レオパルト向けに大砲、砲弾、射撃システムを供給するデュッセルドルフの防衛・自動車関連大手ラインメタルでも、ウクライナ危機が調達に拍車をかけている。

「ウクライナは防衛に政治的な後押しを与えた」とラインメタルは言う。今月発表された中間決算によると、防衛部門の売上高は今年上半期に18%増加し、10億ユーロとなる一方、全社の営業赤字は5200万ユーロから2700万ユーロに縮小した。同社は今年、防衛部門で従来予想の上限にあたる24億ユーロの売り上げを見込んでいる。

KMWの売上高は2013年の7億9000万ユーロから昨年の7億5000万ユーロへと減少したが、同社は非公開企業で、これ以上新しい収益の数字は公表していない。

■NATO加盟国に地上部隊の見直し迫る

ドイツは米国、ロシア、中国に次ぐ規模を誇る武器輸出国だが、最近まで、ドイツの軍事企業は軒並み、何年も続くEUの軍事支出減少に苦しんできた。

ドイツのウルズラ・フォンデアライエン国防相は今年、ロシアの「ハイブリッド戦争遂行」に対応し、ドイツの防衛上の優先事項が変わらねばならないと語った。ウクライナ紛争はドイツや他のNATO加盟国に地上部隊の見直しを迫り、各国は戦車だけでなく、部隊を迅速に配備するために使える装甲車にいっそう注意を払うようになった。
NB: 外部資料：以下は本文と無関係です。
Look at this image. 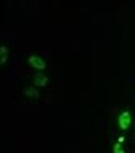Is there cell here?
<instances>
[{"label":"cell","mask_w":135,"mask_h":153,"mask_svg":"<svg viewBox=\"0 0 135 153\" xmlns=\"http://www.w3.org/2000/svg\"><path fill=\"white\" fill-rule=\"evenodd\" d=\"M130 122H132V116H130V112H129V111L120 112L119 117H117V124H119L120 129H122V130H127V129L130 127Z\"/></svg>","instance_id":"6da1fadb"},{"label":"cell","mask_w":135,"mask_h":153,"mask_svg":"<svg viewBox=\"0 0 135 153\" xmlns=\"http://www.w3.org/2000/svg\"><path fill=\"white\" fill-rule=\"evenodd\" d=\"M28 62H30V65H31V67L38 68V70H44V68L47 67L46 60L42 59V57H39V56H30V59H28Z\"/></svg>","instance_id":"7a4b0ae2"},{"label":"cell","mask_w":135,"mask_h":153,"mask_svg":"<svg viewBox=\"0 0 135 153\" xmlns=\"http://www.w3.org/2000/svg\"><path fill=\"white\" fill-rule=\"evenodd\" d=\"M33 83H34L36 88H44V86H47V83H49V78H47L46 75H42V74H38V75H34V78H33Z\"/></svg>","instance_id":"3957f363"},{"label":"cell","mask_w":135,"mask_h":153,"mask_svg":"<svg viewBox=\"0 0 135 153\" xmlns=\"http://www.w3.org/2000/svg\"><path fill=\"white\" fill-rule=\"evenodd\" d=\"M23 94H24V96H30V98H39V96H41V93H39L38 88H24Z\"/></svg>","instance_id":"277c9868"},{"label":"cell","mask_w":135,"mask_h":153,"mask_svg":"<svg viewBox=\"0 0 135 153\" xmlns=\"http://www.w3.org/2000/svg\"><path fill=\"white\" fill-rule=\"evenodd\" d=\"M0 54H2V59H0V64H7V60H8V47L7 46H2L0 47Z\"/></svg>","instance_id":"5b68a950"},{"label":"cell","mask_w":135,"mask_h":153,"mask_svg":"<svg viewBox=\"0 0 135 153\" xmlns=\"http://www.w3.org/2000/svg\"><path fill=\"white\" fill-rule=\"evenodd\" d=\"M112 152L114 153H125V150L122 148V143H116L114 148H112Z\"/></svg>","instance_id":"8992f818"},{"label":"cell","mask_w":135,"mask_h":153,"mask_svg":"<svg viewBox=\"0 0 135 153\" xmlns=\"http://www.w3.org/2000/svg\"><path fill=\"white\" fill-rule=\"evenodd\" d=\"M124 142H125V137H122V135L117 137V143H124Z\"/></svg>","instance_id":"52a82bcc"}]
</instances>
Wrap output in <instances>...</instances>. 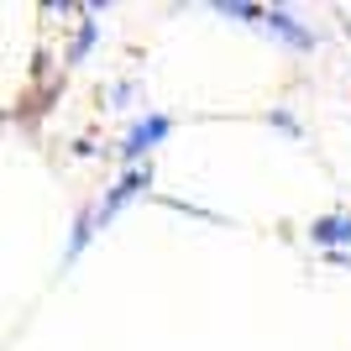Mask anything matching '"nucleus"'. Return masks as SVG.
I'll list each match as a JSON object with an SVG mask.
<instances>
[{
  "mask_svg": "<svg viewBox=\"0 0 351 351\" xmlns=\"http://www.w3.org/2000/svg\"><path fill=\"white\" fill-rule=\"evenodd\" d=\"M162 132H168V121H162V116H147V121H142V126H136V132H132V136H126V152H147V147L158 142V136H162Z\"/></svg>",
  "mask_w": 351,
  "mask_h": 351,
  "instance_id": "f257e3e1",
  "label": "nucleus"
}]
</instances>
どの装備が顧客からの関心を集めているか尋ねると、KMWのハウン氏は次のように語った。「簡単に言うと、潜在的な侵略者に通常戦争のリスクを冒すのを思いとどまらせるものは何か? それは戦闘用の戦車であり、装甲兵員輸送車、重砲、重装備車両だ」

NATOが新設した緊急即応部隊に部隊の大部分を提供しているドイツは、連邦軍の主要戦車「レオパルト2」の退役を中止した。フォンデアライエン氏は現役のレオパルト2の数を225台から328台に増やすために2200万ユーロ費やしている。